I cite this thoroughly garbled epigraph from my thoroughly unreliable memory for a purpose that will become apparent, though nobody in their right mind will read far enough to find out what it is. This is one of my worst-ever digressive meditations on why the dizzying entanglements of history are closer to the normal course of events than are the simple-minded forward marches of enormous armies or nomad hordes changing the course of whole civilizations.

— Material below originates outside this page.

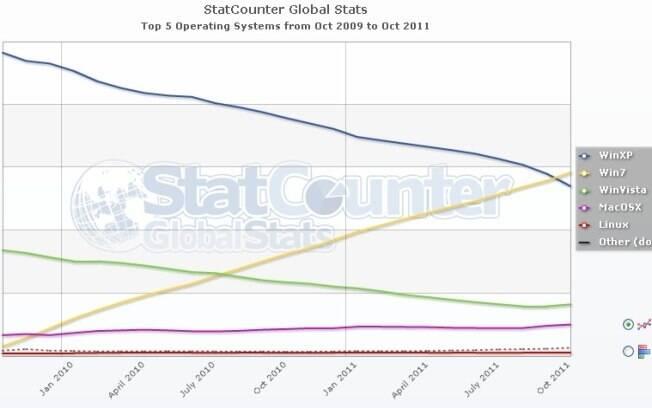 Windows 7 passa XP em participação de mercado mundial pela primeira vez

Most of the events of the past, whether collective or individual, are much more weirdly contorted than the simplified narratives we are given. It is one reason I cherish utopyr’s true story of how he went from translating Plotinus in a college library in one season to hunting bears illegally with a mentally unstable Indian on a reservation in the next season, able to trace each individual step of the process and yet unable to make complete sense of how he got from one situation to the other. In like fashion did I begin with bewilderment (as a Florida freshman at the same college where utopyr later translated Plotinus) when I first read Hugh Kenner’s gloss on T. S. Eliot’s poetic metaphysicalizing of the Polish Corridor and the hall of mirrors at the Versailles Conference (see the epigraph, above) and end up now, on the verge of Medicare eligibility, with a realization of how much the edges and borders of phenomena become undecidable blurs and sites where ethnicities, ideas, and geographical terrain turn into interpenetrating but seldom interlocking mazes.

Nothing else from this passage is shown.